Beim Fetten vom Gewinde hat man halt ggf. das Problem, dass man durch weniger Reibung bei gleichem Drehmoment eine höhere Zugkraft in der Achse und höhere Kräfte auf die Gewindegänge erzeugt.
Wobei das hier vermutlich nicht tragisch wäre. Wir wollen ja keine NASA-Wissenschaft daraus machen


----------



## MTB-News.de




----------



## memphis35 (7. November 2017)

J-F-E schrieb:


> Wir wollen ja keine NASA-Wissenschaft daraus machen


Obacht , Fett am Gewinde oder nicht wird extrem kontrovers diskutiert . Das kann einen Krieg auslösen


----------



## J-F-E (7. November 2017)

memphis35 schrieb:


> Obacht , Fett am Gewinde oder nicht wird extrem kontrovers diskutiert . Das kann einen Krieg auslösen


Oh, das tut mir leid. Da möchte ich natürlich kein ÖL ins Feuer gießen


----------



## fone (8. November 2017)

memphis35 schrieb:


> Obacht , Fett am Gewinde oder nicht wird extrem kontrovers diskutiert . Das kann einen Krieg auslösen


Wieso gibts dazu noch keine offizielle MTB-News-Debatte?
Helme, Handy, Bier, Flasche-Rucksack, Klick-Flat etc. hatten wir ja auch schon.


----------



## crazy_wiesel (8. November 2017)

Von Parktool gibt es auch Fett das angeblich für Carbon geeignet ist: "Will not harm carbon fiber"

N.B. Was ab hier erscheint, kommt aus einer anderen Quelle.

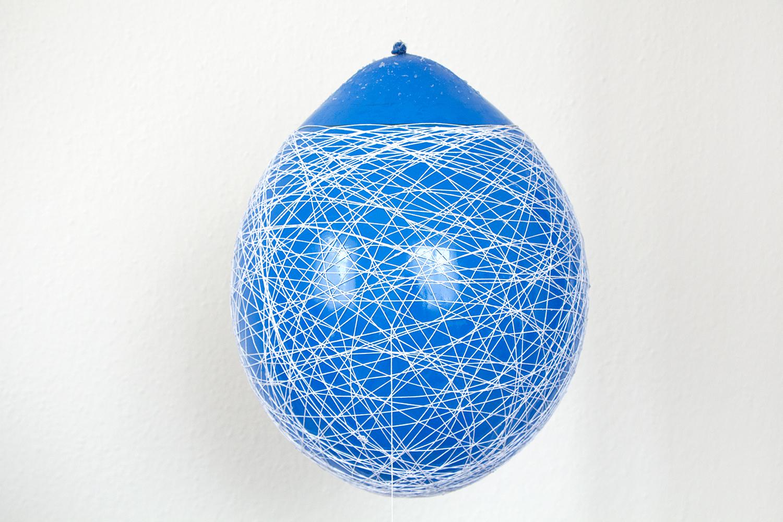 Lampadario alternativo realizzato con lo spago - Fai da Te Creativo
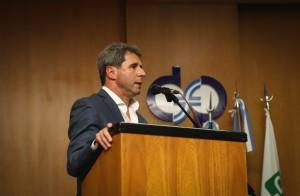 El gobernador expuso sobre la importancia del trabajo en un panel de la Semana Social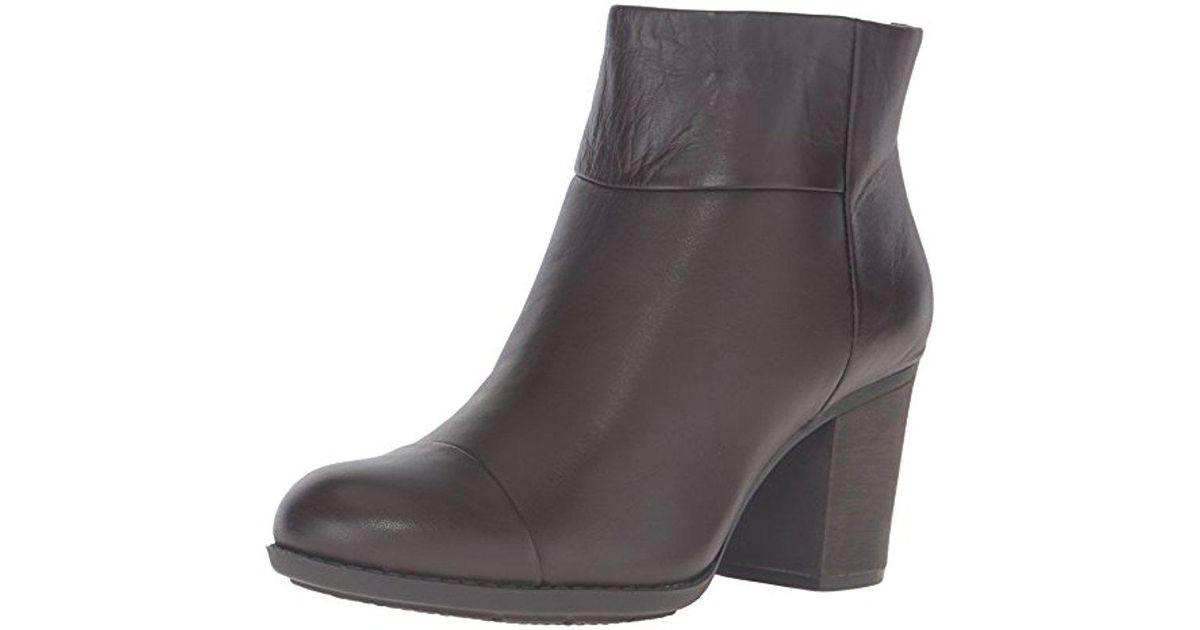 Por precio barato Clarks Enfield Tess Boot Costo de venta barato Con Paypal en venta 65UuR
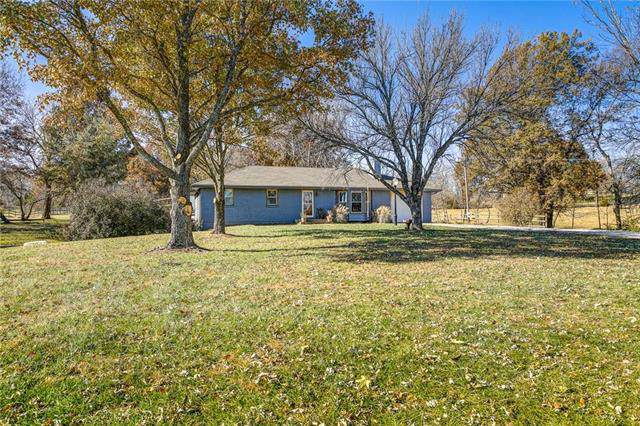 24910 S Hope Road, Peculiar, MO 64078 (#2198183) :: The Gunselman Team
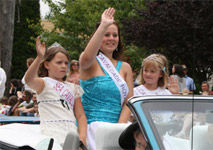 Junior Girls 2007 and 2008 and Royal 2008 in parade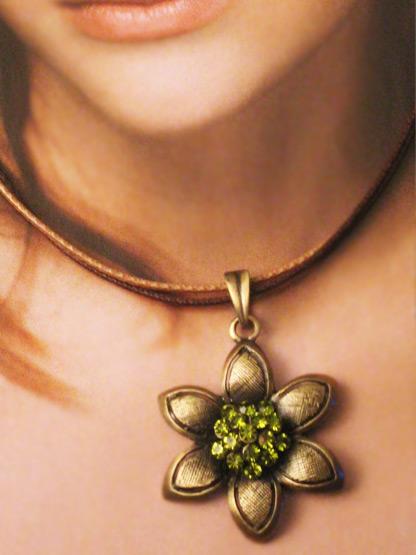 bijoux fantaisie collier femme pendentif fleur coeur strass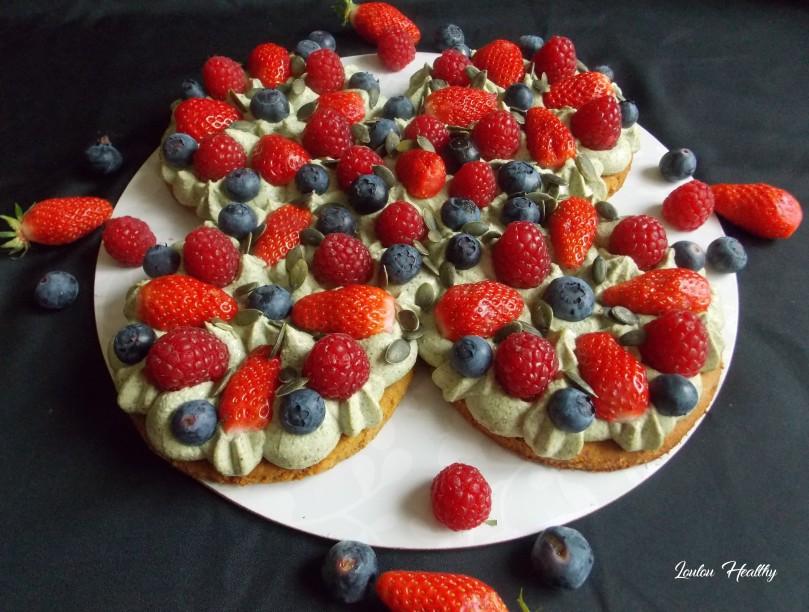 tarte magique à la purée de graines de courge et aux fruits rouges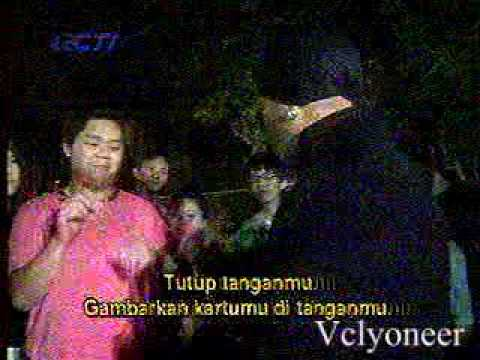 Master Hypnotist On The Street, In Malaysia Part 2.mpg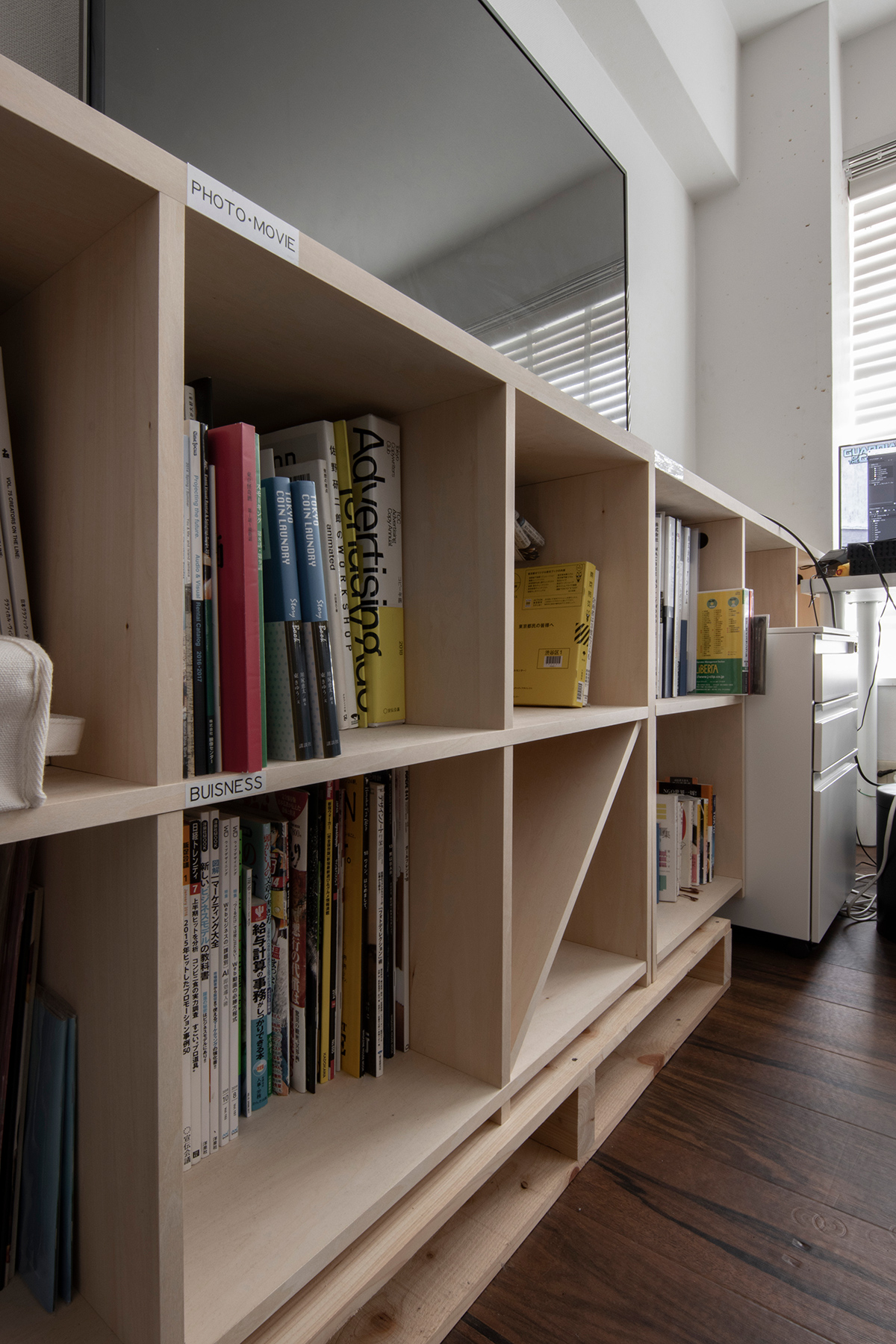クリエイティブな制作室に | 壁一面の本棚 奥行350mm ロータイプ / Shelf (No.17) | マルゲリータ使用例 シンプル おしゃれ 部屋 インテリア レイアウト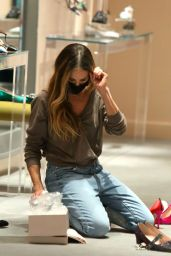 Sarah Jessica Parker - Visits her Collection Shoe Store in NYC 11/17/2020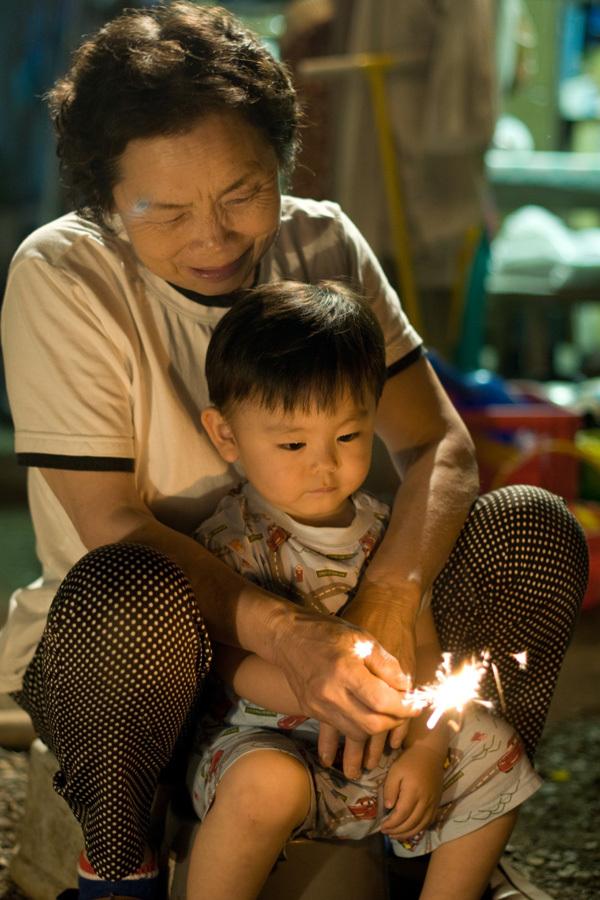 孫との花火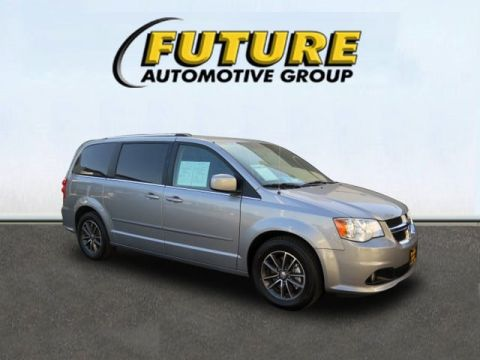 Pre-Owned 2017 Dodge Grand Caravan SXT Wagon Front Wheel Drive Mini-van, Passenger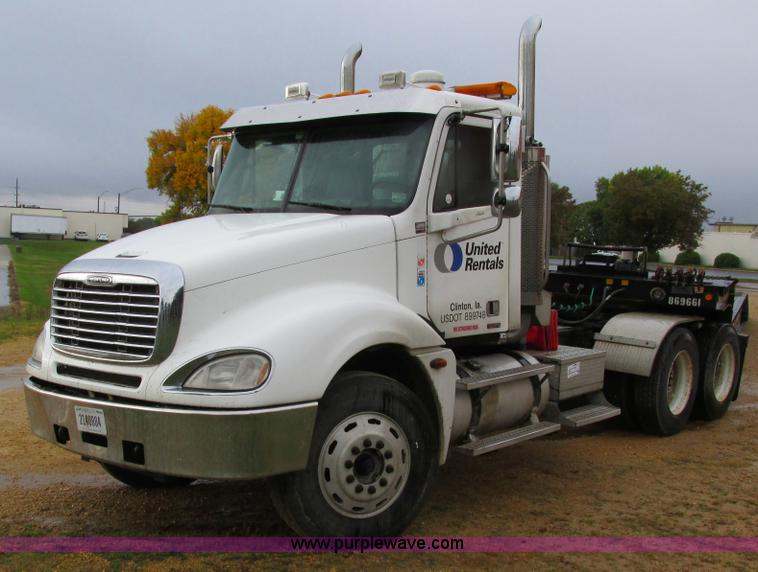 I4240.JPG - 2006 Freightliner Columbia 120 semi truck , 158,977 actual miles , Miles may vary, unit is still in ...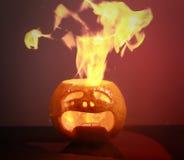 att bränna haloween pumpa Royaltyfri Fotografi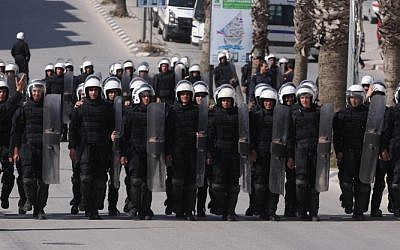 Palestinian riot police deployed in the West Bank city of Ramallah in 2011. (photo credit:Issam Rimawi/Flash90)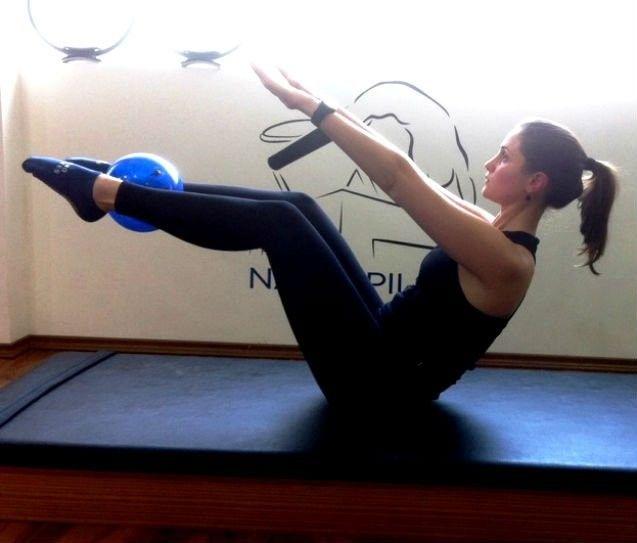 Professor de pilates ensina série de exercícios para definir os músculos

https://www.parktool.com/product/high-performance-grease-hpg-1
https://www.parktool.com/product/polylube-1000-lubricant-tube-ppl-1


----------



## fone (8. November 2017)

Ah, Gott sei Dank. Da ham wir dann doch noch ein Fett gefunden, das man mit Carbon verwenden kann. Puh.


----------



## crazy_wiesel (8. November 2017)

fone schrieb:


> Ah, Gott sei Dank. Da ham wir dann doch noch ein Fett gefunden, das man mit Carbon verwenden kann. Puh.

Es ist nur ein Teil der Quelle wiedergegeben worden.